7 Temmuz 2009 Salı

Doğu Türkistan'ın namusu bizim namusumuzdur!



Yaklaşık 30 milyon Türk’ün yaşadığı, kurdukları devletler ile “uygar” lık kavramının türemesine yol açan Uygur Türkleri’nin ve bütün Türklerin vatanı olan Doğu Türkistan, Türk Dünyası’nın en sancılı bölgesi.

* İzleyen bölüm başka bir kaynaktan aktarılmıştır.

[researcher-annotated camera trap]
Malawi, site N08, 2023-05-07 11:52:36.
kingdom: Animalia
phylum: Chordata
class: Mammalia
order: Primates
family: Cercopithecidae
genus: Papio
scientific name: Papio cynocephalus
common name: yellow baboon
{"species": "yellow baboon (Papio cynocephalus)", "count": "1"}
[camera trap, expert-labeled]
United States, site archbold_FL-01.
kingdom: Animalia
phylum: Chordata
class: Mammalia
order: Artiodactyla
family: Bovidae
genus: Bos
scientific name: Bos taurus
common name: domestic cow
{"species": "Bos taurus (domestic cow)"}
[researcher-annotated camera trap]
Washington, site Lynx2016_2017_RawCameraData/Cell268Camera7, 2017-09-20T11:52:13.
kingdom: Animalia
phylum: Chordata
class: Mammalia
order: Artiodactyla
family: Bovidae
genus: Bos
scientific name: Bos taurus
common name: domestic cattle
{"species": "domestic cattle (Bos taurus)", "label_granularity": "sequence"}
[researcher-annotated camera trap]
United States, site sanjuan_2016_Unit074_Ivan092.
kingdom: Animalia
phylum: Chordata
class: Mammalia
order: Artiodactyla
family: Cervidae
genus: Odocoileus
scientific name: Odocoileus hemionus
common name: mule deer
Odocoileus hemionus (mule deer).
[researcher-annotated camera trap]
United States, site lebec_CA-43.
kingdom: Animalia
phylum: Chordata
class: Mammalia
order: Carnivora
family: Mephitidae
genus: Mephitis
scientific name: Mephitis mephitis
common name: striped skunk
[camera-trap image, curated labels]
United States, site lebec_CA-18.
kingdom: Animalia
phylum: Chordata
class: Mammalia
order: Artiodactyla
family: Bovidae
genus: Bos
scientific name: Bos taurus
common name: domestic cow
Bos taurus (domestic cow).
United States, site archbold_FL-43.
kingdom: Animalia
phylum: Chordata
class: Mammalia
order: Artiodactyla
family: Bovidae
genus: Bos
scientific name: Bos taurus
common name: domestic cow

Çin devleti, bölgede uzun yıllar nükleer denemeler yaptı ve Türk çocuklarının sakat doğmasına yol açtı. Yine hamile Türk kadınlarının çocuk doğurmaması için vakumla cenin alma yöntemi uyguladı. Bunlar yetmezmiş gibi bölgeye Çinli nüfus yerleştirerek Türkleri kendi vatanlarında azınlık durumuna düşürmeye kalkıştı. Doğu Türkistanlı aydınlar, Çin tarafından, dünyaya aşırı İslamcı, El Kaideci gibi tanıtılmaya başlandı, bütün Doğu Türkistan kuruluşları uluslararası terörist ilan edildi. 2004 yılı sonunda Doğu Türkistan’da bütün okullarda Türk dili yasaklandı.Orta Asya’daki Türk devletlerinden hiçbiri kendilerine sığınan Doğu Türkistanlılara yardım etmediği gibi Çin’in gücünü dikkate alarak onlara baskıda bile bulundu ve idam edileceklerini bile bile bazı aydınları Çin’e iade etti. Bugüne kadar 200 binden fazla Doğu Türkistanlı genç idam edildi. Komünist dönemden bugüne kadar toplam 600 bin Türk katledildi ama kimse bu soykırımdan bahsetmiyor.
* * *
Türkiye’de Doğu Türkistan konusunda milliyetçiler arasında güçlü bir bilinç vardı. Çin ile silah teknolojisi konusunda sürdürülen görüşmeler yüzünden Türkiye’de bu bilinç sahipleri baskı altına alındı. Hatta, Doğu Türkistan meselesini Türk kamuoyuna duyuran MHP’de bile bir bilinç kaybı yaşandı. MHP’nin iktidar ortağı olduğu dönemde, Doğu Türkistan’da Türklere zulmedilirken, Çin Devlet Başkanı Zemin’e Türkiye adına madalya verilmesi yüzünden partide büyük sorunlar çıkmıştır. Çin’de bu politikalar uygulanırken 2003 yılında AKP Genel Başkanı Recep Tayyip Erdoğan, Çin gezisinde Başbakan Zhu Rongji’ye “Türkiye olarak, mevcut bir politikamız var: Tek Çin anlayışını destekliyoruz. Çin’in toprak bütünlüğü konusunda Türkiye’nin herhangi bir tereddütü yok, saygısı var” dedi. Erdoğan, sanki Türkiye toprakları şahsi malıymış gibi Çinliler’e Türkiye’de istedikleri yerde tahsis edilecek bir toprakta serbest ekonomik bir Çin kenti kurmalarını önerdi!Türkiye’deki bu zafiyet yüzünden ABD konuya el attı ve Çin’i sıkıştırmak için “Sürgündeki Doğu Türkistan hükümeti” nin kurulmasını sağladı. Amerika’nın hedefi, Çin’de de turuncu devrim yapmak, bu hedef için Türkleri ayaklandırmak olabilir ama Çin de Türkleri ezerek kendi bindiği dalı kesiyor.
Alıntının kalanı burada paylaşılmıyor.